#### What to work on
Every record shown here must be duplicated without change.

#### Information supplied

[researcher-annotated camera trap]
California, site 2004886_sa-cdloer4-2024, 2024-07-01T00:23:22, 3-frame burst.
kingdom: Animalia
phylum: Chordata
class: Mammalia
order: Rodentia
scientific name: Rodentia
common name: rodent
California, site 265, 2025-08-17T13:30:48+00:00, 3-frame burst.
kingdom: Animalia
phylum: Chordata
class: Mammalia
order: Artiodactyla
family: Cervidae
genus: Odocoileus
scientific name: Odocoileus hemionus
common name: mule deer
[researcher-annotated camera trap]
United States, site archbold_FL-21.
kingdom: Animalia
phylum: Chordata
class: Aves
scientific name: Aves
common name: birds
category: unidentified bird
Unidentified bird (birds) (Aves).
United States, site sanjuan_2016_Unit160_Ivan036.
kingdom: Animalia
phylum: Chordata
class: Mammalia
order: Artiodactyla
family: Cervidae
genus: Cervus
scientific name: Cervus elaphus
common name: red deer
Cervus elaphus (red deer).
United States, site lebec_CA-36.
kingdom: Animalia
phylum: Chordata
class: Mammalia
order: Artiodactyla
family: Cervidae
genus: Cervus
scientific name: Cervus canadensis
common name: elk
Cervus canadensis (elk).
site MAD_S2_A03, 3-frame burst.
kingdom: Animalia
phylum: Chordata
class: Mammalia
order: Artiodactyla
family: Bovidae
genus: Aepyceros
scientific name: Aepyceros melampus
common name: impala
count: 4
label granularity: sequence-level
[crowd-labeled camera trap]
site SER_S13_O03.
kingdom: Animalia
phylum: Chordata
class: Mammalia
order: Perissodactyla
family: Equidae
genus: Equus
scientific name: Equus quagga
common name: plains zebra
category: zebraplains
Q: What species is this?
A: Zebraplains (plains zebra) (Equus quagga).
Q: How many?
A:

#### Output for this exercise
[researcher-annotated camera trap]
California, site 2004886_sa-cdloer4-2024, 2024-07-01T00:23:22, 3-frame burst.
kingdom: Animalia
phylum: Chordata
class: Mammalia
order: Rodentia
scientific name: Rodentia
common name: rodent
California, site 265, 2025-08-17T13:30:48+00:00, 3-frame burst.
kingdom: Animalia
phylum: Chordata
class: Mammalia
order: Artiodactyla
family: Cervidae
genus: Odocoileus
scientific name: Odocoileus hemionus
common name: mule deer
[researcher-annotated camera trap]
United States, site archbold_FL-21.
kingdom: Animalia
phylum: Chordata
class: Aves
scientific name: Aves
common name: birds
category: unidentified bird
Unidentified bird (birds) (Aves).
United States, site sanjuan_2016_Unit160_Ivan036.
kingdom: Animalia
phylum: Chordata
class: Mammalia
order: Artiodactyla
family: Cervidae
genus: Cervus
scientific name: Cervus elaphus
common name: red deer
Cervus elaphus (red deer).
United States, site lebec_CA-36.
kingdom: Animalia
phylum: Chordata
class: Mammalia
order: Artiodactyla
family: Cervidae
genus: Cervus
scientific name: Cervus canadensis
common name: elk
Cervus canadensis (elk).
site MAD_S2_A03, 3-frame burst.
kingdom: Animalia
phylum: Chordata
class: Mammalia
order: Artiodactyla
family: Bovidae
genus: Aepyceros
scientific name: Aepyceros melampus
common name: impala
count: 4
label granularity: sequence-level
[crowd-labeled camera trap]
site SER_S13_O03.
kingdom: Animalia
phylum: Chordata
class: Mammalia
order: Perissodactyla
family: Equidae
genus: Equus
scientific name: Equus quagga
common name: plains zebra
category: zebraplains
Q: What species is this?
A: Zebraplains (plains zebra) (Equus quagga).
Q: How many?
A:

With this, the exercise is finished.